The Times article provides the text of a memo sent to employees of the University of Arkansas Medical School yesterday, which states,

Those who are married to spouses of the same sex may now add them to the University’s benefit plans. 
New spouses may be added within one month of the marriage date.  
Same sex couples married in other states prior to May 9 (date of Judge Piazza’s ruling) may also add their spouses. The deadline to do so is June 9.  
Coverage takes effect the first of the following month. 

This announcement comes, needless to say, as very good news for any of us same-sex couples who have just married in Arkansas (or who had married elsewhere prior to the opening of marriage to same-sex couples in Arkansas), who happen to be working for the state university system. As Max Brantley notes, for years now, faculty at some of the state's universities have been persistently asking that the state system provide benefits for same-sex partners — to no avail.

Steve and I know some very good people who have left Arkansas and our state university system because they could not obtain healthcare coverage for their same-sex partner.

As I wrote yesterday, what's happening in Arkansas right now is about more than extending the right of civil marriage to same-sex couples. It's about real people with real lives. It's about all those rights others have so long taken for granted, which are attached to that piece of paper some of us have just now been able to obtain: hospital visitation rights when a spouse is sick, rights to tax advantages afforded to married couples, rights to take advantage of spousal benefits in healthcare coverage, etc.

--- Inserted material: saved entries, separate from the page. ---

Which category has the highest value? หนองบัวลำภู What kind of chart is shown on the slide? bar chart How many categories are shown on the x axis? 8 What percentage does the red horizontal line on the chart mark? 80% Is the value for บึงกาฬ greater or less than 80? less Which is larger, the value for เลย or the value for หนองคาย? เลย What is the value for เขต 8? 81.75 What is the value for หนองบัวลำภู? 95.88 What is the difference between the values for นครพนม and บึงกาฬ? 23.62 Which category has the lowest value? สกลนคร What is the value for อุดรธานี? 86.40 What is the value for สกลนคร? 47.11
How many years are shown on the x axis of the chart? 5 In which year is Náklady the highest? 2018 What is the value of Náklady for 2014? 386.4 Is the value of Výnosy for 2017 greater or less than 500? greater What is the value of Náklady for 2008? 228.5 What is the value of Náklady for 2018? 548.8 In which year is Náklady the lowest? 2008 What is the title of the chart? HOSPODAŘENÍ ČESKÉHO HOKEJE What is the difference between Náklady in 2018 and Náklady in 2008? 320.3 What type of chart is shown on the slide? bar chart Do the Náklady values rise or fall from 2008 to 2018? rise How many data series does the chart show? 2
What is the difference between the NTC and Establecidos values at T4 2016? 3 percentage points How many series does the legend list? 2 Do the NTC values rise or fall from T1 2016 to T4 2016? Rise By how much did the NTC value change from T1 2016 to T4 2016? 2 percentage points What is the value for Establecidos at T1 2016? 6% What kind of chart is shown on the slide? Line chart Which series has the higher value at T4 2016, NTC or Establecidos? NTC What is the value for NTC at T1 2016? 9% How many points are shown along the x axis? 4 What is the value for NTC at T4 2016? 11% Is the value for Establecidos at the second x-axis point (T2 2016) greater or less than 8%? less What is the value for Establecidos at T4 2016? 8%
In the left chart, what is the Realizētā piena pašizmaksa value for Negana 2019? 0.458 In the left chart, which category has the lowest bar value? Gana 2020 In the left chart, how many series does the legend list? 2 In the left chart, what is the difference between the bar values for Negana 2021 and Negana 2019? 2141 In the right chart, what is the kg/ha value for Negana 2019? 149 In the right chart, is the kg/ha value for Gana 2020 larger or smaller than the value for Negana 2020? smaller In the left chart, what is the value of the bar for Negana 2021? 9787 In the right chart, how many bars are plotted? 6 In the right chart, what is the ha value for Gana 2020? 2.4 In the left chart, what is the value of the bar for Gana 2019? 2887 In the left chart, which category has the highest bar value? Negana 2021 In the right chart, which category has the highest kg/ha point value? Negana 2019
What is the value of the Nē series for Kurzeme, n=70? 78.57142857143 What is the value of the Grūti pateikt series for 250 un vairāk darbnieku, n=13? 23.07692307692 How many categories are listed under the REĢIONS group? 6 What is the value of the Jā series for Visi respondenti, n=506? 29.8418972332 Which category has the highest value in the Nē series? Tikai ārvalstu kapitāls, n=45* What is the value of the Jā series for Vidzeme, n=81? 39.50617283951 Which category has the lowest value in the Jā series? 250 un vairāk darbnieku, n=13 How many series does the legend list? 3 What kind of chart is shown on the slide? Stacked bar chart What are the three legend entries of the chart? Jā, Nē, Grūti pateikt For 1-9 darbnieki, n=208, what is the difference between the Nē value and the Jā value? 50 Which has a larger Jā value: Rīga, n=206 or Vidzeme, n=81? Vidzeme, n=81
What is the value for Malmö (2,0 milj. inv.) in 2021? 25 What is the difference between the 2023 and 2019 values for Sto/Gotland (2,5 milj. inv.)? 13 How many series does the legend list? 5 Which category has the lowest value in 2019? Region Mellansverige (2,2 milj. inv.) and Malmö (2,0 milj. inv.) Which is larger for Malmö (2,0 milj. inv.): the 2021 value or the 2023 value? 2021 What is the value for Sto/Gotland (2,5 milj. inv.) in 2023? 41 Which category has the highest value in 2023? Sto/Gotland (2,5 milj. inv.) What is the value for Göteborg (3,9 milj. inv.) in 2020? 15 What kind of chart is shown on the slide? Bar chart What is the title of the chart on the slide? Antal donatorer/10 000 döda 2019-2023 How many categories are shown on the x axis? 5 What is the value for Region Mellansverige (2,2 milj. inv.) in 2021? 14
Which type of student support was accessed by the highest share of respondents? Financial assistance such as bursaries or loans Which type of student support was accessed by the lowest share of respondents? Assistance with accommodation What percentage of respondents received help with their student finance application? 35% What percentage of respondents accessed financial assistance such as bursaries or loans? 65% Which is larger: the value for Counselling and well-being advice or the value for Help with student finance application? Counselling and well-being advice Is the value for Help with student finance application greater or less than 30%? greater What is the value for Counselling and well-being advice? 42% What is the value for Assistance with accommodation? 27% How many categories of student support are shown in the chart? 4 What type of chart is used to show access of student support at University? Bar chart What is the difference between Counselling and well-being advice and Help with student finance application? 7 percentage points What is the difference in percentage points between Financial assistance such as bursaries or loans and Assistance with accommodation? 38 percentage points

It's about being included in society as fully human members of a society with the same rights and privileges of everyone else.

The tired (and baldly mendacious) claim of the religious right, including my own Catholic bishop in Arkansas, to love gay folks while those making this claim have never opened their mouths about the denial of basic rights to us and our families and while they want to take those rights away from us by barring us from civil marriage, needs to be retired. As Peter Montgomery says yesterday to the brothers Benham, who claim that they love, love, love gay folks as they bash said gay folks over the head, "You cannot say you love gay people while denigrating their efforts to be treated fairly under the law as evil and 'demonic.' Well, you can say it, but it won’t be very convincing."